In previous posts I have talked about some great new features in the newest (2013 Q2) release of JustTrace. The new features are terrific and certainly contribute to make JustTrace an indispensable part of any .NET developer’s toolbox, but there are three features that are so cool that they are deserving of their own individual blog posts:

I have covered the Disposed Object View and the Potential Biding Leaks in WPF View in the previous posts in this series. I’ll be demonstrating the Bottlenecks View in this post. Today I’m going to show you how a bottleneck can potentially degrade the performance of your .NET application. 

What is a Bottleneck?

A bottleneck is a condition where a large amount of your applications workflow flows through a single or limited number of components. Sometimes these components are abstractions of resources with a limited amount of bandwidth, such as a file system or a database connection. If you were to map out a bottleneck using a diagram, it would look something like this:

image

Figure 1 – A diagram of a bottleneck

In this case we have three “clients” which could be a component, service or interface in your application that need to interact with various “worker” objects or method. They must all go through the bottleneck in the center. When the number of clients and calls increase the strain of the bottleneck increases and creates a drag on application performance.

Bottlenecks can be difficult to find in your code because on the surface nothing seems wrong or out of place. In most cases the code that leads to a bottleneck situation appears to be well designed and written .NET code.
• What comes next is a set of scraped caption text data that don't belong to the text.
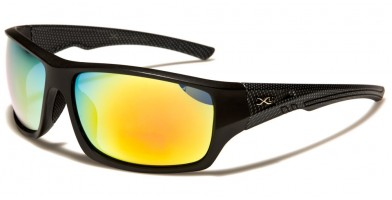 X-Loop Rectangle Men's Sunglasses In Bulk XL2563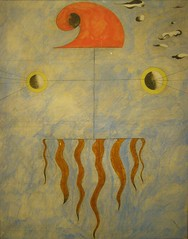 Joan Mir, Head of a Catalan Peasant, 1925 (DeBeer) Tags: albertina vienna wien austria art painting joanmir retrospective head catalan peasant 1925 1920s 20thcenturyart 20thcenturypainting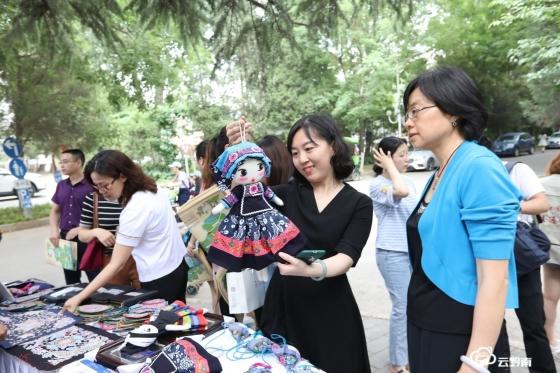 ?黔南風物好花紅非遺產品北京受追捧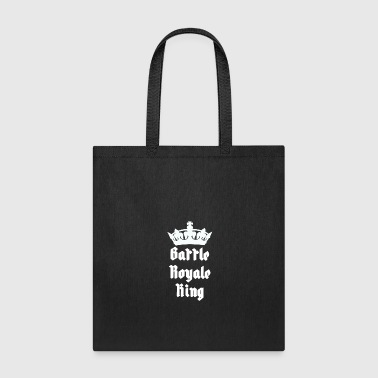 Battle Royale King with crown - Tote Bag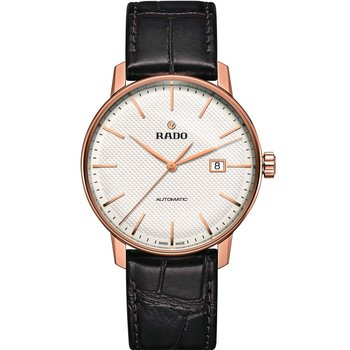 RADO Coupole Classic Automatic Brown Leather Strap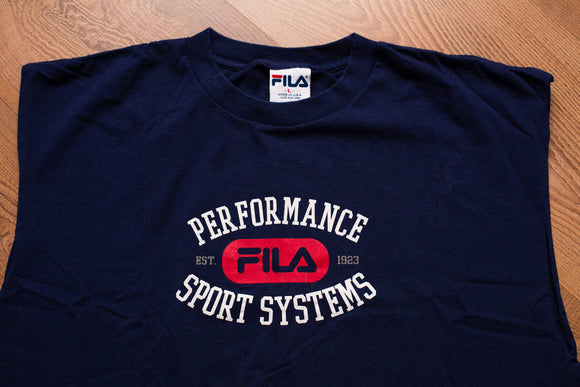90s FILA Spell Out Logo Red T-shirt, Rap Hip Hop Tee, Vintage 1990s, Performance Sport Systems, Athletic Sportswear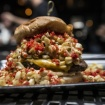 This 'Elote Burger' Comes With Fire-Roasted Corn, Chipotle Adobo And Hot Cheetos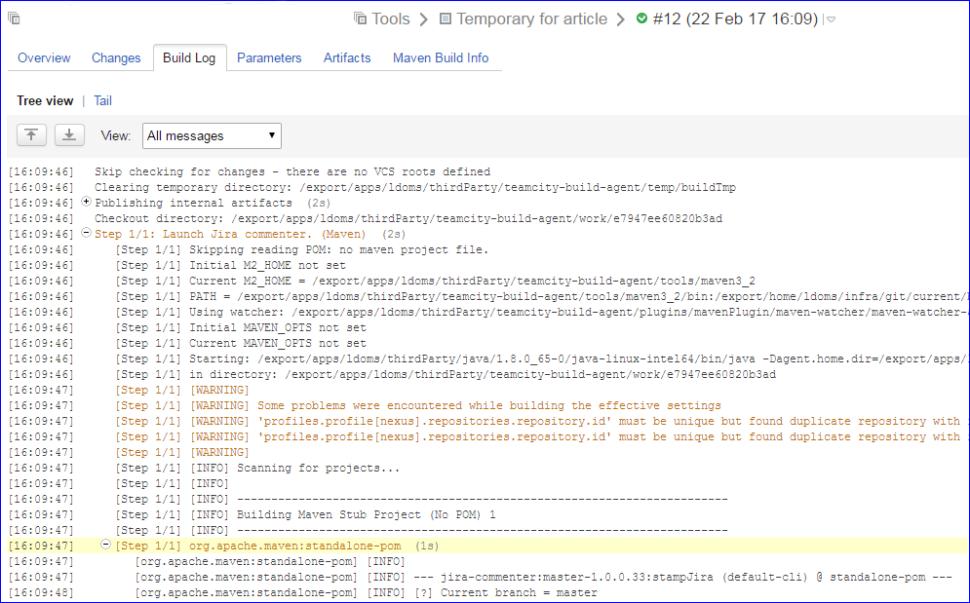 Интегрируем TeamCity с JIRA – без плагинов и администраторов / Блог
Most developers work to write their applications as a set of reusable components, so a method that can be leveraged and called from several points is good design.

Bottlenecks differ from hotspots in that a hotspot is a computationally expensive method, but is not necessarily called from multiple unique places in the application. In some cases having a bottleneck or hotspot is OK. An application that performs a complex computation will likely have the methods that perform these calculations identified as hotspots. This is expected; they are the methods doing most of the work. In this case these methods are hotspots by design. This can also be true with bottlenecks. If an application needs to interact with a computers file system the class that abstracts the file system is a bottleneck by design; if there were no gate between the application and the file system hardware than the hardware would quickly become overwhelmed and errors would result. A bottleneck in code that is not protecting a limited resource like the hardware that controls the files system can even be acceptable if the impact to the execution of the application is negligible or the architectural benefits outweigh the impact on execution. However, problems can manifest as the application grows and gains more users. Issues related to unnecessary and unintended bottlenecks can grow quickly and without a profiler these types of issues can be difficult to locate.

Find the Bottlenecks in Your Code With JustTrace

A new feature for the 2013 Q2 release of JustTrace is the bottleneck view. This view will show any methods in your code that consume a high percentage of processor time and are being called from more than one unique parents criteria. In addition to showing you which methods might be causing bottlenecks, JustTrace’s bottleneck view will show you which methods are calling your potential bottleneck method, sometimes referred to as “fan-in”. In some cases, particularly cases where the fan-in methods are code you or someone on your teams has written, it may be possible to tune your application to remove the bottleneck.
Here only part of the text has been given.